TEXTE DE LA PAGE:

··········

Le législateur en créant les conseils de prud’hommes, a eu évidemment l’intention de détruire ces inconvéniens ruineux, surtout pour l’ouvrier, en faisant juger par leurs pairs, cette classe de plaideurs. Un nombre suffisant de fabricans et de chefs d’ateliers ont dû faire partie de ces conseils, afin que ce qui échapperait aux uns n’échappât pas aux autres, et enfin, pour que prompte justice soit rendue, dégagée de toutes les formalités qu’entraîne ordinairement la juridiction des autres tribunaux. Aussi, jusqu’à ce jour le conseil des prud’hommes de Lyon a-t-il rendu d’immenses services par ses nombreuses conciliations ; messieurs les membres du nouveau conseil peuvent à cet égard consulter leurs archives, et ils reconnaîtront, que si chaque cause avait été plaidée, il aurait fallu, que depuis sa création, le conseil des prud’hommes de Lyon eût siégé tous les jours depuis le matin jusqu’au soir, et encore qu’il ait été divisé comme la cour royale, en plusieurs sections, et il est permis de douter qu’il y ait pu suffire.

Il serait aussi ridicule d’affirmer que l’ancien conseil ne s’est jamais trompé, qu’il le serait de prétendre que le nouveau ne se trompera jamais ; mais ce que je crois, c’est qu’il se serait trompé bien plus souvent, s’il avait cherché des lumières ailleurs que dans son sein.

··········

ÉLÉMENTS:
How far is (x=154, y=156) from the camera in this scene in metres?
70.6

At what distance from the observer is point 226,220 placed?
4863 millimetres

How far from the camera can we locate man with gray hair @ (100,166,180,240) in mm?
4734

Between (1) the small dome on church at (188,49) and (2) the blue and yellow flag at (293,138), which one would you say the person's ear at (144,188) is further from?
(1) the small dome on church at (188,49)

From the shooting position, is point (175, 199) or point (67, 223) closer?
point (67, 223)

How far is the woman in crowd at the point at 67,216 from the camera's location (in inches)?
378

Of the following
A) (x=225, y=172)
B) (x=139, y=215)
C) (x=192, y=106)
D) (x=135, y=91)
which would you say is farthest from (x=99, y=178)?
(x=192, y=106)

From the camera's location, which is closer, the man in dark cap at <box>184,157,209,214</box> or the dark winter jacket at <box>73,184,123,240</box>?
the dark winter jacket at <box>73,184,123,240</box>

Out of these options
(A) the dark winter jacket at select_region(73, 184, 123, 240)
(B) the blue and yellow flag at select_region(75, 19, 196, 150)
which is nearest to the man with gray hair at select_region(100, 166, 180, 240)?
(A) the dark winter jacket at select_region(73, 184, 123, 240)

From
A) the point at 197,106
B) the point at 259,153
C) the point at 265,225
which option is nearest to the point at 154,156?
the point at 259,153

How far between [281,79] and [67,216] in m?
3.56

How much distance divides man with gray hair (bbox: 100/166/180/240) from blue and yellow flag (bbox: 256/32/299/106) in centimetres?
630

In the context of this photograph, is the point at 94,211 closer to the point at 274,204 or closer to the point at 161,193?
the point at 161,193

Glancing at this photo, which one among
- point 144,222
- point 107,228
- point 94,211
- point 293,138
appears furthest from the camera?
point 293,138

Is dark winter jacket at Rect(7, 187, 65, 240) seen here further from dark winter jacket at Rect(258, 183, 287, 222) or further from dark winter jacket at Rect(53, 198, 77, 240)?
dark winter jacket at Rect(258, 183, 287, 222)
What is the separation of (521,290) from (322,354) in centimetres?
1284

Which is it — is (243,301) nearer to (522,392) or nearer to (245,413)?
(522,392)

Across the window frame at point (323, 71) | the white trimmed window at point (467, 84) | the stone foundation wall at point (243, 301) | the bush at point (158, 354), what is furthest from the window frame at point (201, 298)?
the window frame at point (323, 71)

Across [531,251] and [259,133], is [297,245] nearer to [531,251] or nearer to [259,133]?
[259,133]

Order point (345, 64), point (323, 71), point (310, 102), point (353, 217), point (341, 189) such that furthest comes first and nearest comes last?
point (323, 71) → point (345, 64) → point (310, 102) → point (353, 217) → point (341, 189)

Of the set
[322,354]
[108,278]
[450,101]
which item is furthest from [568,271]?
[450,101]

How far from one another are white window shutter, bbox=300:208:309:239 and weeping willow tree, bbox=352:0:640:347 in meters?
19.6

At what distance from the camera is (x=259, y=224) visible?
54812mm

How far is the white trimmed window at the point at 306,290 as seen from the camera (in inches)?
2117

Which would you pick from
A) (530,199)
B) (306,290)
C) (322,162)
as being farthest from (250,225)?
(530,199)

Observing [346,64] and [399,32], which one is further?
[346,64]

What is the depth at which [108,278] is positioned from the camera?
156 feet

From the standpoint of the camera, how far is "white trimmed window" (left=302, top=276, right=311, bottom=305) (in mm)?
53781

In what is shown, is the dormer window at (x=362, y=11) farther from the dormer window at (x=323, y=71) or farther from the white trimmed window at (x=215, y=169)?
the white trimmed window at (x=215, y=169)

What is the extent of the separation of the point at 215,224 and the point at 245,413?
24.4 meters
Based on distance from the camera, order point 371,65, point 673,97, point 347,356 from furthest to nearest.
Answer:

··········

TÂCHES À RÉALISER:
[a] D'après le texte sur les conseils de prud'hommes, par qui le législateur a-t-il voulu faire juger cette classe de plaideurs ?
[b] Recopiez, dans le texte sur les conseils de prud'hommes, le passage qui s'ouvre sur les mots contenant « Il serait aussi » et se termine par « dans son sein. ».

CORRIGÉ DE L'EXERCICE:
[a] Par leurs pairs.

[b]
Il serait aussi ridicule d’affirmer que l’ancien conseil ne s’est jamais trompé, qu’il le serait de prétendre que le nouveau ne se trompera jamais ; mais ce que je crois, c’est qu’il se serait trompé bien plus souvent, s’il avait cherché des lumières ailleurs que dans son sein.